Le cor des Alpes : un arbre devenu chanteur

Le cor des Alpes : un arbre devenu chanteur

DEPUIS des siècles, des habitants des Alpes suisses se servent d’un moyen de communication atypique : le cor des Alpes. Bien qu’il n’ait pas l’air très maniable, l’instrument faisant jusqu’à deux fois la taille de l’instrumentiste, il est transportable manuellement. Certaines versions peuvent se démonter et se loger dans un étui adapté. Dans les hautes vallées alpines, son chant s’entend à plus de dix kilomètres à la ronde !

Fabrication

Traditionnellement taillé dans de l’épicéa, une essence qui croît en altitude, le cor est dans son élément au cœur des majestueuses Alpes suisses. En raison de l’influence du milieu, le conifère, qui pousse à flanc de colline, est naturellement courbé à la base.

Données d'entrée:
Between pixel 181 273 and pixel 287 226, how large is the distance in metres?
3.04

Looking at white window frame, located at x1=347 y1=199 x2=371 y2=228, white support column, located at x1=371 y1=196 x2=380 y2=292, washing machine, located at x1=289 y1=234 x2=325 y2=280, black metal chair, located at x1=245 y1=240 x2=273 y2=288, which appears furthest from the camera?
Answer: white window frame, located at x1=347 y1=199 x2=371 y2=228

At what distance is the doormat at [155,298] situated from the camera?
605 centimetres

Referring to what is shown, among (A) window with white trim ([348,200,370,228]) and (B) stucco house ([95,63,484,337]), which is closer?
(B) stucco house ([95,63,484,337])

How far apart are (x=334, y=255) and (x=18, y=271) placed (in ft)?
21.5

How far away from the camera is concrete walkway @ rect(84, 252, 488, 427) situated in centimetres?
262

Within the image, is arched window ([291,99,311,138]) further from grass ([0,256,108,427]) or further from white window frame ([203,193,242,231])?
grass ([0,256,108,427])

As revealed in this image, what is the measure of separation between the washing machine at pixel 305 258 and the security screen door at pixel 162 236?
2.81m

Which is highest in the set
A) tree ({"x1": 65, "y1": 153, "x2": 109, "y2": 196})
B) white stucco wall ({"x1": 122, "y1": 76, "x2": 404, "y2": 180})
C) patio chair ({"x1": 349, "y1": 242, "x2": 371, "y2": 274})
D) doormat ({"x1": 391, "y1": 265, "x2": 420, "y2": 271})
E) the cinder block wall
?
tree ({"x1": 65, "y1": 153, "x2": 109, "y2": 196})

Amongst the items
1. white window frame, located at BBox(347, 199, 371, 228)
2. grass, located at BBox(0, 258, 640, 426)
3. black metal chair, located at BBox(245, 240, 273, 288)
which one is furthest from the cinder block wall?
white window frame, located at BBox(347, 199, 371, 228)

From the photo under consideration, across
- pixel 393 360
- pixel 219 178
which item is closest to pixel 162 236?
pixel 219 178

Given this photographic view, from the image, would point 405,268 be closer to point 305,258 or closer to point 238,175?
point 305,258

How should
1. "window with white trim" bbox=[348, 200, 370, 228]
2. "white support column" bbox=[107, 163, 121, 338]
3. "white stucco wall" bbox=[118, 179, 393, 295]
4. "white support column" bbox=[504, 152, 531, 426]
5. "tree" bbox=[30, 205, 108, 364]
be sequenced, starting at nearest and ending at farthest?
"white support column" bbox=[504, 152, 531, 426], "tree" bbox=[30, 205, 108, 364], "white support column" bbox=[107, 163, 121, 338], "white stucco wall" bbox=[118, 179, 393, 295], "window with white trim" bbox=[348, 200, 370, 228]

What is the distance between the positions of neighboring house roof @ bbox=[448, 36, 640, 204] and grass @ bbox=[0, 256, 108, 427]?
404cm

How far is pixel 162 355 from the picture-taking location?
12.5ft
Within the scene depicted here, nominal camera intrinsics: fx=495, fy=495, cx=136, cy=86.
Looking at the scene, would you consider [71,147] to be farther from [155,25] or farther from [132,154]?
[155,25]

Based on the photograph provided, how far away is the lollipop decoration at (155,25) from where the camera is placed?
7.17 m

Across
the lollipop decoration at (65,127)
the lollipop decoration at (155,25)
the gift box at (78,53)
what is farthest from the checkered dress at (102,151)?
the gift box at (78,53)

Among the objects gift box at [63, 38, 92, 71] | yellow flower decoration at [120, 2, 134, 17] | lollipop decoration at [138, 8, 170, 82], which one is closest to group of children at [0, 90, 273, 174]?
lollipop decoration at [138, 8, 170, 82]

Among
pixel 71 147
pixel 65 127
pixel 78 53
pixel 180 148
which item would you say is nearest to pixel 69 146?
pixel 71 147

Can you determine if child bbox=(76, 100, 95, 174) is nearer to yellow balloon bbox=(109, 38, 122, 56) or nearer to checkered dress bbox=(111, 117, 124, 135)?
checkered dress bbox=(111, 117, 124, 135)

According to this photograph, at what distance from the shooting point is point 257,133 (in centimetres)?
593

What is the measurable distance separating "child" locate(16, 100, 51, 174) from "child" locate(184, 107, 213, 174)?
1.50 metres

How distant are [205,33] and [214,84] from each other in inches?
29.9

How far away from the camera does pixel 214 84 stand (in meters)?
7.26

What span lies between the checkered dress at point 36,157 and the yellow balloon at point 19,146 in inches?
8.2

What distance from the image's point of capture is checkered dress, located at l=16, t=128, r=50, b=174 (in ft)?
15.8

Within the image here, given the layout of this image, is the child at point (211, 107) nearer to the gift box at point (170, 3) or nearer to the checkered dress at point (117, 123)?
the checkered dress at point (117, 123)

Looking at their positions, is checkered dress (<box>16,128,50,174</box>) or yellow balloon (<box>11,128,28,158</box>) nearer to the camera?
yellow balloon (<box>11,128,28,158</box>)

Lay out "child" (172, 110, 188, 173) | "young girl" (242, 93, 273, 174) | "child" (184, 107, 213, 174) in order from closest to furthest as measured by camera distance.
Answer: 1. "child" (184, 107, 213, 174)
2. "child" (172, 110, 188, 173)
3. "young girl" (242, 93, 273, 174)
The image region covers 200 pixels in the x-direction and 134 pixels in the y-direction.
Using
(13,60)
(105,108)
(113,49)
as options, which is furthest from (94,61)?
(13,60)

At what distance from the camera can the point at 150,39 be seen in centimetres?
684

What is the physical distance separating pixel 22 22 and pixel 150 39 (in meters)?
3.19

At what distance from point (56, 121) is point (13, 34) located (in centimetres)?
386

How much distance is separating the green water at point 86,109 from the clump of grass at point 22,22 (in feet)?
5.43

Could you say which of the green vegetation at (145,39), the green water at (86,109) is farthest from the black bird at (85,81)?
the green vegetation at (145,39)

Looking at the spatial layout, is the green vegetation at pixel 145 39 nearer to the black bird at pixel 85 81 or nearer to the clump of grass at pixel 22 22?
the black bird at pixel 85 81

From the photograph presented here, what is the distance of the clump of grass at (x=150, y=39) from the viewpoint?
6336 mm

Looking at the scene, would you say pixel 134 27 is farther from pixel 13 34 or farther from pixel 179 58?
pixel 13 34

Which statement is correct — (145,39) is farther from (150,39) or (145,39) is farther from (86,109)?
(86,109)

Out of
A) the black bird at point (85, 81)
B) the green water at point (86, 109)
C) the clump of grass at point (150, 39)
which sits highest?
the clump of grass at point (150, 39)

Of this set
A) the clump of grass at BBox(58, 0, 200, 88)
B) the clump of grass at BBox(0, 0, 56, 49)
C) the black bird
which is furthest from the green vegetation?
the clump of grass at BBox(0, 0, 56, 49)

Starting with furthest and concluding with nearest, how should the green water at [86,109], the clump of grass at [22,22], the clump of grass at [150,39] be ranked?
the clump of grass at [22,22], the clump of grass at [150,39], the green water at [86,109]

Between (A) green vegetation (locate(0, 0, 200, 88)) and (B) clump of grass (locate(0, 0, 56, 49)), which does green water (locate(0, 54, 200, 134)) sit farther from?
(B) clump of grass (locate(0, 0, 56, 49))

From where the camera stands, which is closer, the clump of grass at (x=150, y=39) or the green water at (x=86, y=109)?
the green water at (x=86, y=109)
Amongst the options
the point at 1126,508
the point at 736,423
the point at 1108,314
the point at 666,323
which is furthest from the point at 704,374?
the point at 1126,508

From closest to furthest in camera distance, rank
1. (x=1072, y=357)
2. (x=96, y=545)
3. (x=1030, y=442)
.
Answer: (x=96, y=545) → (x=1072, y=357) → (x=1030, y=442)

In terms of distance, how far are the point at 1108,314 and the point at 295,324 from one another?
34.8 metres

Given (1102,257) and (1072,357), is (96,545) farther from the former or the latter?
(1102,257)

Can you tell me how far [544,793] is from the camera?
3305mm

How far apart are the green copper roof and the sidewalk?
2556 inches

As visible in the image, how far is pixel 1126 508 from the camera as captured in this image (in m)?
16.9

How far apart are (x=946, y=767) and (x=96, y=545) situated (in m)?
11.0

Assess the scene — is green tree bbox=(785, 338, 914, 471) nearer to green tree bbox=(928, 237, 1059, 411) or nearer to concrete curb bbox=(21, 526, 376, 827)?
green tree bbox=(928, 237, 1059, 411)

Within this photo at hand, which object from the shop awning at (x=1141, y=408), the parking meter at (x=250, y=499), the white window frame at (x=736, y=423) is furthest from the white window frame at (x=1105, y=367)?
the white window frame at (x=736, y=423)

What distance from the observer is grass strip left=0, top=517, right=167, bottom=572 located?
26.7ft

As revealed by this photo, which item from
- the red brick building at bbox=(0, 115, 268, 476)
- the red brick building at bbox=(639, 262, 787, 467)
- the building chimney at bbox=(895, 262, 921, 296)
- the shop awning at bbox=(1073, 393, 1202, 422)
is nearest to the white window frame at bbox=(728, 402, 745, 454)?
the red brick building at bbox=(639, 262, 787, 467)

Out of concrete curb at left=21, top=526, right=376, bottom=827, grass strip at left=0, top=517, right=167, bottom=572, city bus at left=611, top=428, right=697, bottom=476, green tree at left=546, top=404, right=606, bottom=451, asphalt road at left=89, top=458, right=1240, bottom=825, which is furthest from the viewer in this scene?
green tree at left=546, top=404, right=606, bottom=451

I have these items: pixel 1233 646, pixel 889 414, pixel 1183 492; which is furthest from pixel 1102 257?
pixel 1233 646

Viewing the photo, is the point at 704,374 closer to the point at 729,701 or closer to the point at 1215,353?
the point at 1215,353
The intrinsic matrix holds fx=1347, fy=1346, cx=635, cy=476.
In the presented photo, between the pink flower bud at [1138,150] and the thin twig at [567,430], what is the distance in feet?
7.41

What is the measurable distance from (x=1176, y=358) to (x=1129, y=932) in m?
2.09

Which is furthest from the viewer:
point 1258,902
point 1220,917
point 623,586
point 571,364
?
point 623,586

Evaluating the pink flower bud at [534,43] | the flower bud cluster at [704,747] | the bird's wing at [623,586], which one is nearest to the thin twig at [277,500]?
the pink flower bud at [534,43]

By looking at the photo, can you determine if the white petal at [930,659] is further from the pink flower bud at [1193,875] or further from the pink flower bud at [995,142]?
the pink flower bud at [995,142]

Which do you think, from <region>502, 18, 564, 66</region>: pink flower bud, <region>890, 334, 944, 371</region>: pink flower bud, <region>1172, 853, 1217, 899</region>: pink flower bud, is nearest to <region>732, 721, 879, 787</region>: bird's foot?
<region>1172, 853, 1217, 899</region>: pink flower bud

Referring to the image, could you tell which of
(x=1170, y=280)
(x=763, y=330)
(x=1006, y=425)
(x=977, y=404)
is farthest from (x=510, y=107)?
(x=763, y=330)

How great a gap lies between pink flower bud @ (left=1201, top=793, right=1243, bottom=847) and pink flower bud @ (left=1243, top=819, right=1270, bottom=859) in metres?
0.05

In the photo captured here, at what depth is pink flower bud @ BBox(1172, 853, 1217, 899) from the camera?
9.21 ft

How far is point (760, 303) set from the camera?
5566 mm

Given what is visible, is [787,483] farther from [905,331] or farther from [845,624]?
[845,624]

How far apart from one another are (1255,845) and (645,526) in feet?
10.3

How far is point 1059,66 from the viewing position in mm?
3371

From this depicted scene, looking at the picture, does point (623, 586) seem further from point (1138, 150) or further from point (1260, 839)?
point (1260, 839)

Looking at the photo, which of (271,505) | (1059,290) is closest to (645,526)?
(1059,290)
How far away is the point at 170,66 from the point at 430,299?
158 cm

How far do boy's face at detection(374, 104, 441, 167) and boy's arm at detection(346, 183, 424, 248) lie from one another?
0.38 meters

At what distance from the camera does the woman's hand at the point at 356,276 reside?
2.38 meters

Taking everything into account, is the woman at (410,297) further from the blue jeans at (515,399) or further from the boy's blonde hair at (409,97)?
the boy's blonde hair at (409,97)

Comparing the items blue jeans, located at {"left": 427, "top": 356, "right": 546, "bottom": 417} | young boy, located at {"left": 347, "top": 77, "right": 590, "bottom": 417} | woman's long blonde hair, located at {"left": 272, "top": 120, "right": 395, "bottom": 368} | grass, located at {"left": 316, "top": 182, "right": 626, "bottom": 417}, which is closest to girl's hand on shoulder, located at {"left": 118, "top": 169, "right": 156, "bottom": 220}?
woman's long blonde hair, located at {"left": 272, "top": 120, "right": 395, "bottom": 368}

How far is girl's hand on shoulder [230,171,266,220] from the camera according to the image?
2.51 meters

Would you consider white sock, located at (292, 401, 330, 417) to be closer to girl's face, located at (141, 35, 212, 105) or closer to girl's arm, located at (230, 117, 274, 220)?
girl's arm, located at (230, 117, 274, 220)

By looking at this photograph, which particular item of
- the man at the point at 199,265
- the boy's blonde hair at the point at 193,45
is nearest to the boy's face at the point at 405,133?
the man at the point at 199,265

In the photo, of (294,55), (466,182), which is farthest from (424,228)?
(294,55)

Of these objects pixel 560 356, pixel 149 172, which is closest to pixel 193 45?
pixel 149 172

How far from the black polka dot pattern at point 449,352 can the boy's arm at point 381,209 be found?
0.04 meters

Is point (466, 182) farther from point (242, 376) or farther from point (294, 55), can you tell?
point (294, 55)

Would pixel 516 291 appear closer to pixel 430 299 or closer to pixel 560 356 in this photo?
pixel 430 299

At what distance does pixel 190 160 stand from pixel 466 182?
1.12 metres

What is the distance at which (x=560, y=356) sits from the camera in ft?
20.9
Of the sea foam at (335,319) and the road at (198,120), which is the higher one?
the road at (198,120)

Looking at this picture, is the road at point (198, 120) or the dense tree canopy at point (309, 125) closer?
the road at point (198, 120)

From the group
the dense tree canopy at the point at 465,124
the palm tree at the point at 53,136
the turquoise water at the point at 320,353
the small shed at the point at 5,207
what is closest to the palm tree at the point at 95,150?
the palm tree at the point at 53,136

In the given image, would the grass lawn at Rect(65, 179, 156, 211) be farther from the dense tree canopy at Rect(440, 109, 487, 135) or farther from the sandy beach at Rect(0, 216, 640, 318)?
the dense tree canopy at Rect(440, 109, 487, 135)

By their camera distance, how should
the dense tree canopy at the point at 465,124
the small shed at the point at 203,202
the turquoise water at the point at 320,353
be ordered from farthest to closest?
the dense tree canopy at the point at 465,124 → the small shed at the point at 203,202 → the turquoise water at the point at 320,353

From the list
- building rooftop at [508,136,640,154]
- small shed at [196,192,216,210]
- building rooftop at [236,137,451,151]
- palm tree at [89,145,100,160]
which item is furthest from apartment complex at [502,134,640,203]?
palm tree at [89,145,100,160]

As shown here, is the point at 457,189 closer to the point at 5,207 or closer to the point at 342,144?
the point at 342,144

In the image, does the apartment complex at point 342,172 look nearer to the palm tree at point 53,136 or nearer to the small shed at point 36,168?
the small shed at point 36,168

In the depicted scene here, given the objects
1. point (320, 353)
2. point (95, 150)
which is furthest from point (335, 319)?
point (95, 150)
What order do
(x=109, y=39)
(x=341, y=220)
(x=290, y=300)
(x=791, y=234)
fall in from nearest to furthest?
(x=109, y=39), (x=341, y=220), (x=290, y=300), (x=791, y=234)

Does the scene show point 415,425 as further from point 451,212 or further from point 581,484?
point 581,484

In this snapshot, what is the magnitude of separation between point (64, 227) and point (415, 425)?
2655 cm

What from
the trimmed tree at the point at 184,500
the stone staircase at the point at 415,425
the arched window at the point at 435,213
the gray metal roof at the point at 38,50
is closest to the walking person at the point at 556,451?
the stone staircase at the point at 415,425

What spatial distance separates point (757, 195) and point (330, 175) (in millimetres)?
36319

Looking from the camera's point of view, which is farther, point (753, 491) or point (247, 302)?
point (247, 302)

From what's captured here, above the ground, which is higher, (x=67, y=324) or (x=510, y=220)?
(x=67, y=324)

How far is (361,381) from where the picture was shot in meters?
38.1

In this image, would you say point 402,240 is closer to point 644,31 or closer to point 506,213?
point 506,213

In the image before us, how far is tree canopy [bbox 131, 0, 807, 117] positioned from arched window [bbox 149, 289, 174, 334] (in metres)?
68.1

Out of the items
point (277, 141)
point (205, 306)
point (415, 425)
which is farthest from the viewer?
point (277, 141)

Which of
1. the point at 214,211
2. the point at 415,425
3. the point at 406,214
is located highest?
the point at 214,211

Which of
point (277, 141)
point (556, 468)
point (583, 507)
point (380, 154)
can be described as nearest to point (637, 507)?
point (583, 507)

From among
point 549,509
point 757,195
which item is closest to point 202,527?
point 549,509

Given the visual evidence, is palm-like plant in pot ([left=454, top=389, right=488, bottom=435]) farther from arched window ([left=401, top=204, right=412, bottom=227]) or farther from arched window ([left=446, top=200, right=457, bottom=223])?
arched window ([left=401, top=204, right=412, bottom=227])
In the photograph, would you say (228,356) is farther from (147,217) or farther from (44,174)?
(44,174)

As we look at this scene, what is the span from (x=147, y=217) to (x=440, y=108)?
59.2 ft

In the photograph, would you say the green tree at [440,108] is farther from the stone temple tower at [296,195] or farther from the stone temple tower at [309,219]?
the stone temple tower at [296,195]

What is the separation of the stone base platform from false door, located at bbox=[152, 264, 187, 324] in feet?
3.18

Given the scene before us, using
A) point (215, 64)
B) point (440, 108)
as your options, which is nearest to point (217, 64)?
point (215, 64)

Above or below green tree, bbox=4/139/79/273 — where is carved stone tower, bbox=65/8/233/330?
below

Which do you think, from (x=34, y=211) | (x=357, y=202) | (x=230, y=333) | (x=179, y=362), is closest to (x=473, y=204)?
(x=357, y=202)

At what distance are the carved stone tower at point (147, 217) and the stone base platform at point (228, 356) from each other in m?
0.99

Consigne 1:
Transformez en liste JSON de chaînes les lignes des enregistrements qui vont de celle contenant « In the photograph, would you say the » jusqu'à la fin des enregistrements, à raison d'une chaîne par ligne et sans les lignes vides.
Consigne 2:
Prolongez le texte sur le cor des Alpes à partir de sa dernière phrase.
Les enregistrements n'ont aucun rapport avec le texte.

Résultat final 1:
[
  "In the photograph, would you say the green tree at [440,108] is farther from the stone temple tower at [296,195] or farther from the stone temple tower at [309,219]?",
  "the stone temple tower at [296,195]",
  "What is the separation of the stone base platform from false door, located at bbox=[152, 264, 187, 324] in feet?",
  "3.18",
  "Given the scene before us, using",
  "A) point (215, 64)",
  "B) point (440, 108)",
  "as your options, which is nearest to point (217, 64)?",
  "point (215, 64)",
  "Above or below green tree, bbox=4/139/79/273 — where is carved stone tower, bbox=65/8/233/330?",
  "below",
  "Which do you think, from (x=34, y=211) | (x=357, y=202) | (x=230, y=333) | (x=179, y=362), is closest to (x=473, y=204)?",
  "(x=357, y=202)",
  "At what distance are the carved stone tower at point (147, 217) and the stone base platform at point (228, 356) from each other in m?",
  "0.99"
]

Résultat final 2:
L’artisan commence par choisir un arbre. Il le fend précautionneusement en deux et évide chaque partie avec un ciseau à bois spécial. Cette seule opération prend jusqu’à 80 heures ! Ensuite, il lime et ponce l’intérieur des deux moitiés, puis les colle ensemble et les cercle solidement de lanières d’écorce de bouleau. Il fixe sur l’instrument un pied de bois qui le stabilisera pendant son utilisation. Enfin, après l’avoir muni d’une embouchure et avoir sculpté ou peint un motif sur son pavillon, il le couvre d’un vernis imperméabilisant.

Emplois traditionnels

Depuis des générations, les gardiens de troupeaux sonnent du cor du haut des alpages pour rassurer d’un “ tout va bien ” leurs familles restées dans la vallée. Cependant, l’interminable trompe servait surtout à appeler les vaches à l’heure de la traite. Les trayeurs helvétiques ont toujours pensé que ses accents mélodieux calmaient les bêtes durant le tirage du lait.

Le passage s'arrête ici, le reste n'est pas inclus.